• [Document]:
◆ ◆ ◆ ◆

Recent Posts

Inversions, Trade Wars, and Uncertainty - What's not to like?

Quarterly Comments: Third Quarter 2019

Heard on Bloomberg radio this morning – “Looking forward, people do not like what they see.” Why is that? Well, we have a host of reasons to be cautious, but here are the top few:

First on that list has to be the fact that the yield curve, the difference in rates on the 2 year Treasury note when compared to the 10 year Treasury bond has inverted. In other words, the two year rate pushed higher than the ten year rate. This “inversion” has been a reliable predictor of most of the recessions since the 1970’s. The last time the yield curve inverted was in 2007. Today, the stock market is down 800 points. Ouch!

The Federal Reserve may not be able to stem the tide of “risk off” as money moves out of equities into safe havens such as bonds, pushing the 10 year rate even lower. The so called Powell Put, the idea that the Fed will lower rates and save us, may not be as impactful or as successful in shoring up the equity markets as in the past. There seems to be a global race to a monetary bottom of lower and lower rates. If the major currencies of the world move rates down somewhat together, the impact of lower rates is diminished.

The trade and tariff war with China remains a cause of uncertainty for business and, by extension, the stock markets. Remember that a tariff is a tax paid by the end user of the item, usually the consumer (us). This uncertainty has mostly erased the expected economic growth from the tax cuts of 2017. So, we see Industrial weakness now and we are waiting to see if consumer confidence will remain at a high level through the rest of this year. While we have been given some relief from several of the consumer items due to be tariffed in September (hence the 400 point DOW gain earlier this week), the reprieve is only until December and fully half of the items on the list remain there for the September trigger date. We should expect that this trade dispute will play out over a much longer time period, even through the election in 2020.

Is there any good news? Maybe.

◆ ◆ ◆ ◆

Items from a dataset
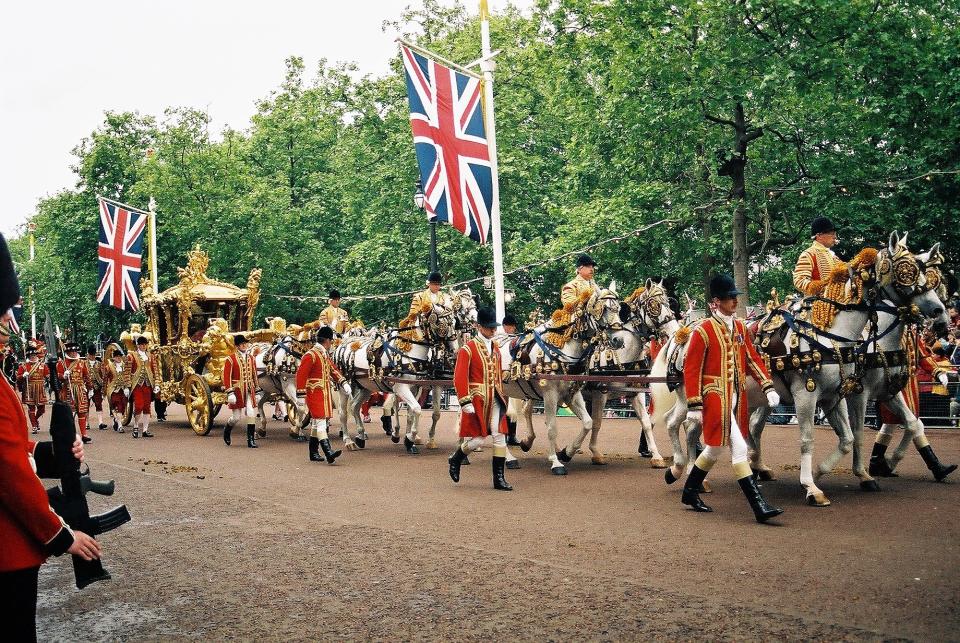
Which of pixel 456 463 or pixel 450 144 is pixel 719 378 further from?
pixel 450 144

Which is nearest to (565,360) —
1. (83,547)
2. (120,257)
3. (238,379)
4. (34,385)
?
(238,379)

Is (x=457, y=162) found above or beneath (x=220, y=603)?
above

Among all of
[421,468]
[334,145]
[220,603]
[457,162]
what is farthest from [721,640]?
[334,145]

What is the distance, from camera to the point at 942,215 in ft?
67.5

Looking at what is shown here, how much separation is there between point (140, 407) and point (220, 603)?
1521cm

◆ ◆ ◆ ◆

• [Set tasks]:
A – Can you rewrite the part of the third-quarter 2019 market commentary starting at "Quarterly Comments: Third" and ending at "800 points. Ouch!", substituting "Treasury spread" for "yield curve"?
B – Answer these about the third-quarter 2019 market commentary:
(i) In what year did the yield curve last invert?
(ii) What idea does the commentary call the "Powell Put"?
(iii) Until when does the reprieve on some tariffed consumer items last?
C – Could you carry on the third-quarter 2019 market commentary from where it stops?

• [Results for the exercise]:
A –
Quarterly Comments: Third Quarter 2019

Heard on Bloomberg radio this morning – “Looking forward, people do not like what they see.” Why is that? Well, we have a host of reasons to be cautious, but here are the top few:

First on that list has to be the fact that the Treasury spread, the difference in rates on the 2 year Treasury note when compared to the 10 year Treasury bond has inverted. In other words, the two year rate pushed higher than the ten year rate. This “inversion” has been a reliable predictor of most of the recessions since the 1970’s. The last time the Treasury spread inverted was in 2007. Today, the stock market is down 800 points. Ouch!

B –
(i) 2007.
(ii) The idea that the Fed will lower rates and save us.
(iii) Until December.

C –
Trade talks with the Chinese are back on.

Our Global fund positions are more positive than they were this time last year, and, with Treasury interest rates falling, our Bond positions are well into positive territory this year. Over the past eighteen months we had been moving more allocation percentage to asset classes we believed would be less effected by negative volatility. We are likely to continue this posture and take some more of the gains we see year to date in the equity funds and reposition that money into an allocation overweight to bonds and dividend paying Value style funds and ETFs.

The probability of a recession has certainly increased recently, but that does not mean it is imminent, nor is it a certainty. It does make for a challenging investment environment, however.

To possibly gain more clarity, be sure to mark your calendars for our next quarterly economic and investment update call, Listen at Lunch, in early October. At that time we may have a better understanding of the trends and expectations for the final months of 2019.


Linda P. Erickson is a Registered Principal of Cetera Advisor Networks LLC, member FINRA/SIPC.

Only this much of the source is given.